放課後は、秘密の時間…
今すぐに放してほしい。


だって、そうじゃなきゃ……


こんなところ見られでもしたら、何の言い訳もできないよ。

首筋にキスマークがついてるなら、なおさら……


「こんだけ強ぇ雨じゃ、明日もグラウンド使えねぇかもなぁ」

「ってことは明日も校内ランニングっスか!?」

「そういうことになるな。――おい、各自でストレッチしとけー!」



べつに、珍しいことなんかじゃない。


野球部やサッカー部みたいに外で練習してる部は、天気が悪い日なんかは、校内でトレーニングしてる。

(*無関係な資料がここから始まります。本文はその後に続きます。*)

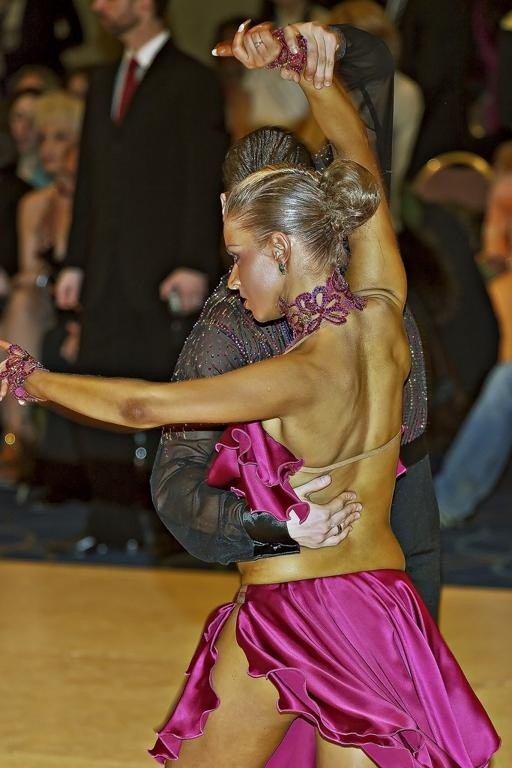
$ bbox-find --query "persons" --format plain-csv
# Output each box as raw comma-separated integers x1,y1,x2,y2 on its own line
149,10,444,630
2,0,512,584
0,17,504,768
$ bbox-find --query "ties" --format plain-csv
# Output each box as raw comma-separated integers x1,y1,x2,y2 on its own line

美術室の前の廊下は、サッカー部が校内ランニングを終えたあとにストレッチをする場所になっているらしく、あたしも雨が降った日は彼らをよく見かけてた。


きっと今日も……

話の内容からして、突然の雨に、校内トレーニングに練習メニューを変えたんだと思う。


それで、生徒達はいつもの場所にストレッチをしに来ただけ。


でも。

いつも通りなんかじゃない。


美術室だけは、いつもと違う。

中にいる、あたしと市川君だけは……


彼らにこんなところを見られたら……

あたしは、大学を退学どころじゃ済まされないかもしれない。


市川君にだって、きっと何かの処分が与えられる。

それに十分気がついてるはずなのに、彼はクッと楽しそうに笑った。